Extended Data Figure 5. Mice with LAP deficiencies display increased expression of the IFN signature but normal phagocytic capacity.

A. Wild-type and deficient littermates were co-housed and aged for 52 weeks at St. Jude Children’s Research Hospital (SJCRH). RNA was extracted from 52 week old spleens and analyzed for expression of genes associated with the IFN signature using Nanostring technology. Heat map of Nanostring counts from the top 26 regulated genes in the IFN signature are shown in triplicate per genotype.
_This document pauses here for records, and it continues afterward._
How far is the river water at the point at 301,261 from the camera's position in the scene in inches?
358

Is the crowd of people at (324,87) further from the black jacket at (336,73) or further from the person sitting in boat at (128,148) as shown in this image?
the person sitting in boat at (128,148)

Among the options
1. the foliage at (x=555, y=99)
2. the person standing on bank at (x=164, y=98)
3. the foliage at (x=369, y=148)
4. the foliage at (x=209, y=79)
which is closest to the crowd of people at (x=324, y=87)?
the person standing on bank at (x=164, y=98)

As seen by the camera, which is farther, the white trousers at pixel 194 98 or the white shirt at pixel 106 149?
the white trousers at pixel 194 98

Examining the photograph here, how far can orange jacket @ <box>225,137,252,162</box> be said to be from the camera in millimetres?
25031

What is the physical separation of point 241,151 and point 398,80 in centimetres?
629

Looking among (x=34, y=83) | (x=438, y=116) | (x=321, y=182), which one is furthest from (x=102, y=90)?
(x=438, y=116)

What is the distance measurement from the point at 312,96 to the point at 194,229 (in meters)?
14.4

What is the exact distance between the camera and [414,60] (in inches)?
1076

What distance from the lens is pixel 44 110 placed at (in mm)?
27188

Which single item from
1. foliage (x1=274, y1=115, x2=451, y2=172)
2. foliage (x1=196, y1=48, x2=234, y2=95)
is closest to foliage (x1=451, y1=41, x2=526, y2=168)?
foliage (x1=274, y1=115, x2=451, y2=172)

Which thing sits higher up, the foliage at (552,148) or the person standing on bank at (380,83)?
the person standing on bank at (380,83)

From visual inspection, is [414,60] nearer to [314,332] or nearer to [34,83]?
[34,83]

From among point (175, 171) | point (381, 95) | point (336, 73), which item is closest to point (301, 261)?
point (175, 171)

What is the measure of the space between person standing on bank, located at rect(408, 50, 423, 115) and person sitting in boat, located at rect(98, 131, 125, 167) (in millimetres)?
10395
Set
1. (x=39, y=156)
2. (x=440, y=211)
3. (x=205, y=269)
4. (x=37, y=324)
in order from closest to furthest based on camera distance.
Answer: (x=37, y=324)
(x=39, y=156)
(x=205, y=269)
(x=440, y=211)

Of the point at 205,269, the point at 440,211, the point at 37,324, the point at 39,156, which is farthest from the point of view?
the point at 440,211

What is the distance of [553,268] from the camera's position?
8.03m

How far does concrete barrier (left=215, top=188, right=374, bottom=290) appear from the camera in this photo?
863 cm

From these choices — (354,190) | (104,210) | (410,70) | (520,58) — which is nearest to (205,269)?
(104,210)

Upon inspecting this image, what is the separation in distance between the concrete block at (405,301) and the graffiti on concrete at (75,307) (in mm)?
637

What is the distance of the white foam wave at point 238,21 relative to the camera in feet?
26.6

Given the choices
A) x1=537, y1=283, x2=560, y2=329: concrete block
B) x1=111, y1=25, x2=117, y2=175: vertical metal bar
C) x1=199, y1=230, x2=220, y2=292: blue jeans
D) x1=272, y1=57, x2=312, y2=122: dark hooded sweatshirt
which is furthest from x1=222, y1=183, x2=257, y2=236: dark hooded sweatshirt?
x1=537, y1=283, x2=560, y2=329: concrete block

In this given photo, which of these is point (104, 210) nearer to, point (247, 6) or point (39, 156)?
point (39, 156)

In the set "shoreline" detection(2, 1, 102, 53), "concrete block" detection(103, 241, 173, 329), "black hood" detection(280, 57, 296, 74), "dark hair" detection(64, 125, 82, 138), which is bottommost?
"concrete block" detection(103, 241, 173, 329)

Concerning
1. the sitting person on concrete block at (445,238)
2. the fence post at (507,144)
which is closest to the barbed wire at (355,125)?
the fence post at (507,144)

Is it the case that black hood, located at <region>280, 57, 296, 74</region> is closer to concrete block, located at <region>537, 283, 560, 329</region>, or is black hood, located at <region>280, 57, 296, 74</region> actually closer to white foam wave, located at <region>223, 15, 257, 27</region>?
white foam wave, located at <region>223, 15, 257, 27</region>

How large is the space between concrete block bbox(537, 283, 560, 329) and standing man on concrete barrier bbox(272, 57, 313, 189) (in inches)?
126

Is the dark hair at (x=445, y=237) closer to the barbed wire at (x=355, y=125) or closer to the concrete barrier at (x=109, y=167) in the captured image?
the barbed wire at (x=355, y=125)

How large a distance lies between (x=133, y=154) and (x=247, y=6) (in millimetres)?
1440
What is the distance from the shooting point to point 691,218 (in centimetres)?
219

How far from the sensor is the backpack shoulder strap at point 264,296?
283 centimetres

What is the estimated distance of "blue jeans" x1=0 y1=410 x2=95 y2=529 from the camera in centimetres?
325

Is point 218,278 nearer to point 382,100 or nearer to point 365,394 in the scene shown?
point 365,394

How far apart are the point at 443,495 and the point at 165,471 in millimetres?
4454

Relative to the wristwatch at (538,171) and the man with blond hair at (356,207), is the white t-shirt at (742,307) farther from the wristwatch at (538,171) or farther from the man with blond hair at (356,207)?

B. UV-irradiated wild-type thymocytes were stained with CellTrace Violet and co-cultured (5:1) with bone marrow-derived macrophages from wild-type and deficient genotypes for 45 minutes. Percent phagocytosis (% Cell Trace Violet) was quantified by flow cytometry (Singlets/GFP⁺ Cell Trace Violet⁺). C. Wild-type and deficient littermates were co-housed and aged for 52 weeks at St. Jude Children’s Research Hospital (SJCRH). Peritoneal macrophages were isolated after 3 days of intra-peritoneal injection of thioglycolate. UV-irradiated wild-type thymocytes were stained with CellTrace Violet and co-cultured (2:1) with peritoneal macrophages from wild-type and deficient genotypes for 1 hour. Phagocytic efficiency (Singlets/Cell Trace Violet⁺/F4/80⁺) was quantified by flow cytometry (% Cell Trace Violet). Error bars represent standard deviation. Data shown is representative of two independent experiments.